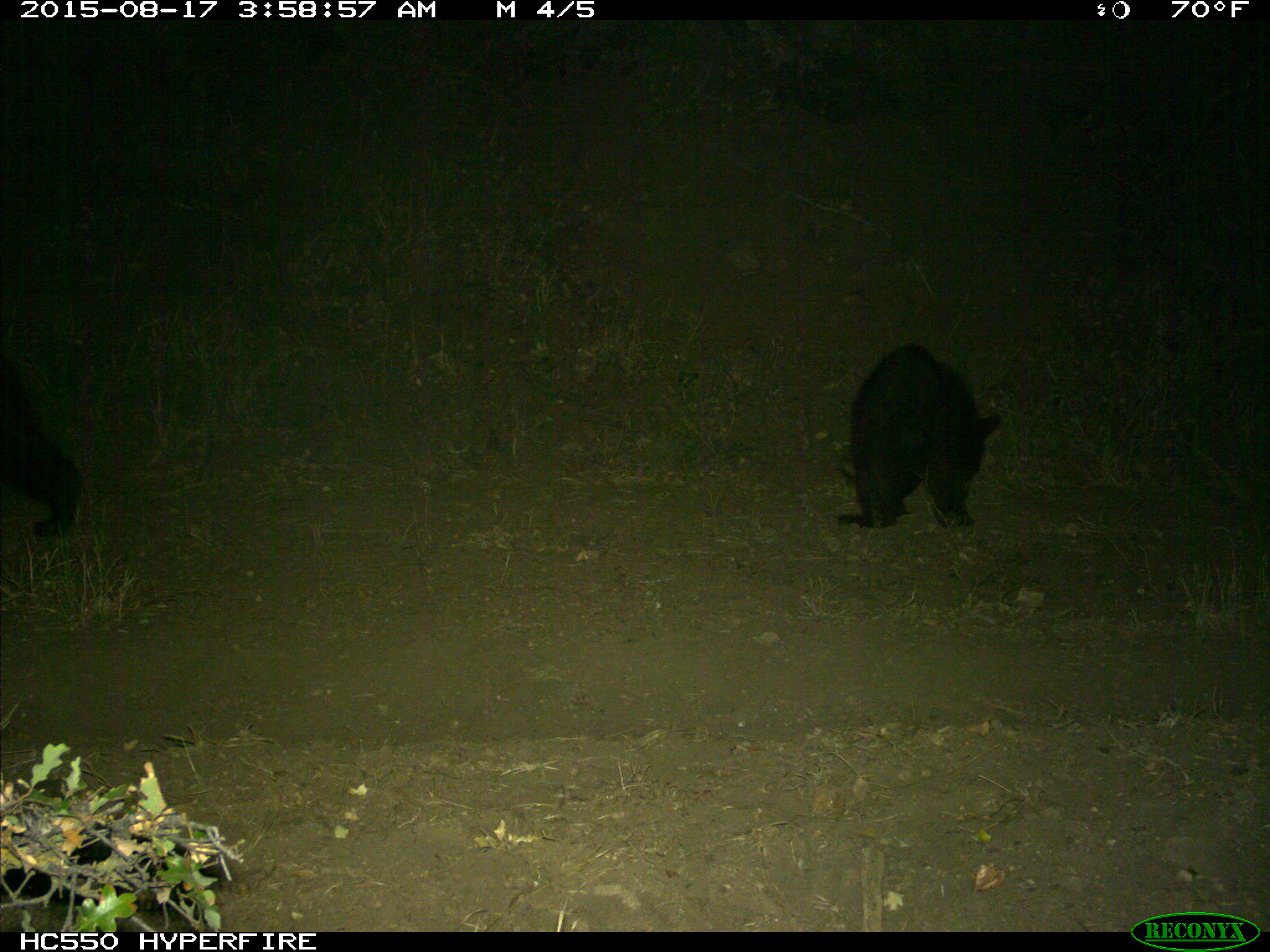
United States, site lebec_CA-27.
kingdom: Animalia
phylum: Chordata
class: Mammalia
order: Carnivora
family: Ursidae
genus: Ursus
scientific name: Ursus americanus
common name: american black bear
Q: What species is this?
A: Ursus americanus (american black bear).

*WHAT IS BEING ASKED*.
There is a line above that contains "class: Mammalia". Copy it and all later lines through the last, exactly, and leave out the rest.

*REPLY TO THE TASK*.
class: Mammalia
order: Carnivora
family: Ursidae
genus: Ursus
scientific name: Ursus americanus
common name: american black bear
Q: What species is this?
A: Ursus americanus (american black bear).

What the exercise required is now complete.